To add a new dataset:

1. Create a dataset class in `src/chronocratic/datasets/datatypes/`
2. Create a data module in `src/chronocratic/datasets/modules/`
3. Register exports in the submodule `__init__.py`
4. Update the root `src/chronocratic/datasets/__init__.py` to re-export
5. Add tests in `tests/`
6. Document in the appropriate guide page

## Branching Strategy

This project uses a two-line branching model with `dev` and `main` as the only long-lived branches. Both maintain strictly linear histories.

### Philosophy

A linear history is not cosmetic. It makes every commit independently deployable in theory, trivial to bisect, and easy to reason about during code review. Merge commits obscure causality: did bug X come from branch A, B, or the three-way merge itself? Squash-merge and fast-forward policies eliminate that ambiguity.

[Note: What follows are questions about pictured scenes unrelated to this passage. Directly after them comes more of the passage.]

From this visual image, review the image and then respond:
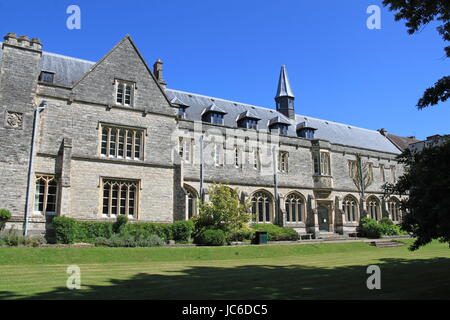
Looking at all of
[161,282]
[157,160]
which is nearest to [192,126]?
[157,160]

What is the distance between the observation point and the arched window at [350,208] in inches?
1352

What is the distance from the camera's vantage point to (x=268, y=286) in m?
8.88

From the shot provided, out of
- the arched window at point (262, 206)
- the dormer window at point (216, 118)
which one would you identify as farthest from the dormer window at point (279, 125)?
the arched window at point (262, 206)

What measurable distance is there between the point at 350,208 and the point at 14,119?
2867cm

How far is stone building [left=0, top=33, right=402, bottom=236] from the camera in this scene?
19.1 m

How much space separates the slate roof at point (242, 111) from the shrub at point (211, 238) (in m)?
10.9

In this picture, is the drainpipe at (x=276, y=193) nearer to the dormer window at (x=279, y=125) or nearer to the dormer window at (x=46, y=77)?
the dormer window at (x=279, y=125)

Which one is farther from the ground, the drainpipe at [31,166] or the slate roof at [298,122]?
the slate roof at [298,122]

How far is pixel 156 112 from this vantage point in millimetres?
23094

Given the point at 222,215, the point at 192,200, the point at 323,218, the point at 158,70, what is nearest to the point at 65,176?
the point at 222,215

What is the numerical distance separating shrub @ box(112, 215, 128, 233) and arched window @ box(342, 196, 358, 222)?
22.0 m

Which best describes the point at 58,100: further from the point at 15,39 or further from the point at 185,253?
the point at 185,253

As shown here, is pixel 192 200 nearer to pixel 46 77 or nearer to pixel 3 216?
pixel 3 216

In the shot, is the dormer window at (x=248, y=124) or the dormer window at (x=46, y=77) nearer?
the dormer window at (x=46, y=77)
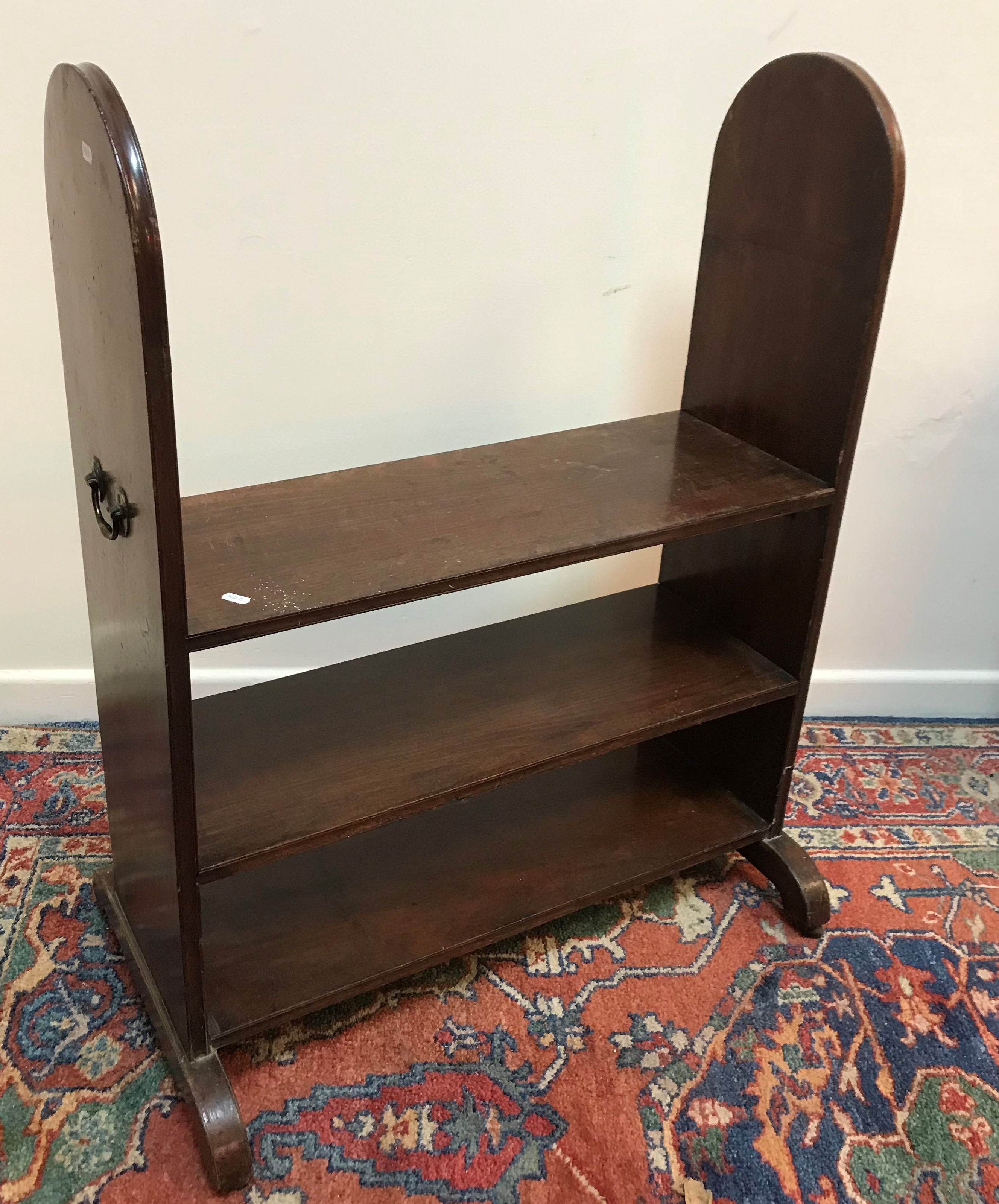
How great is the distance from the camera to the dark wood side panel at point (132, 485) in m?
0.91

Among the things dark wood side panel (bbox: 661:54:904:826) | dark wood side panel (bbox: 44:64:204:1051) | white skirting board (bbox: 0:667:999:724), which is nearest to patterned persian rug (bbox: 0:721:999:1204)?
dark wood side panel (bbox: 44:64:204:1051)

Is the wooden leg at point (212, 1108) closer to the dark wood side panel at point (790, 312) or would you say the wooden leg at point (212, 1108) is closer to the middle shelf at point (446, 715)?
the middle shelf at point (446, 715)

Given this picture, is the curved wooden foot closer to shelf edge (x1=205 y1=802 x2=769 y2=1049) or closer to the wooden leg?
shelf edge (x1=205 y1=802 x2=769 y2=1049)

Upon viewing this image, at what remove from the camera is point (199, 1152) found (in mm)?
1334

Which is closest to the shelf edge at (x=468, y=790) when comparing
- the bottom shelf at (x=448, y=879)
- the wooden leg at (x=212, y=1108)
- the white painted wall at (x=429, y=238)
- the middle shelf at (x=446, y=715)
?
the middle shelf at (x=446, y=715)

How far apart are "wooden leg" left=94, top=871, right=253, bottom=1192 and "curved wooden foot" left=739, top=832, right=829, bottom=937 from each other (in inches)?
34.0

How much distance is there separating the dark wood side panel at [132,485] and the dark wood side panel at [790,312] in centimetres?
82

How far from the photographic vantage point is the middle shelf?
51.8 inches

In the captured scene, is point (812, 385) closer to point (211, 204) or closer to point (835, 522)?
Result: point (835, 522)

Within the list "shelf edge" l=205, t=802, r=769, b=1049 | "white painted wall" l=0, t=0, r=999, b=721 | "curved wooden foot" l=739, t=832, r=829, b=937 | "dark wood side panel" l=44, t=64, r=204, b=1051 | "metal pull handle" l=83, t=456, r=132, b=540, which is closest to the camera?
"dark wood side panel" l=44, t=64, r=204, b=1051

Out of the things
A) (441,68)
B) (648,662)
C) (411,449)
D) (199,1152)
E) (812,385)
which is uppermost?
(441,68)

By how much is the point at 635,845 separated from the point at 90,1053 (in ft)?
2.64

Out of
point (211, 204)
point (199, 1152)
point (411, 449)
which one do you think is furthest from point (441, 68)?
point (199, 1152)

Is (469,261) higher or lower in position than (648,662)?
higher
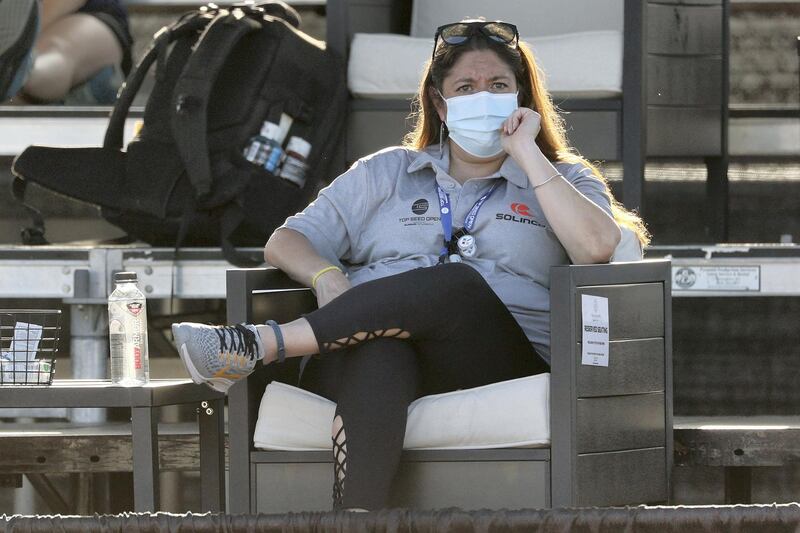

`dev` is the integration branch. It collects feature work, may be unstable, and is the source for all releases. `main` is the release branch. It tracks published versions only — every commit on `main` corresponds to a tag on PyPI.

### Branch Rules

| Rule | `dev` | `main` |
| --- | --- | --- |
| Source for feature branches | Yes | No |
| Who can open PRs | Everyone | Maintainers only |
| Merge strategy | Squash only | Fast-forward only |
| Rebase allowed | Yes (before PR) | No |
| Force-push allowed | Own branches only | Never |

### Contributing Workflow

All contribution branches must be created from `dev`. All PRs from contributors target `dev`.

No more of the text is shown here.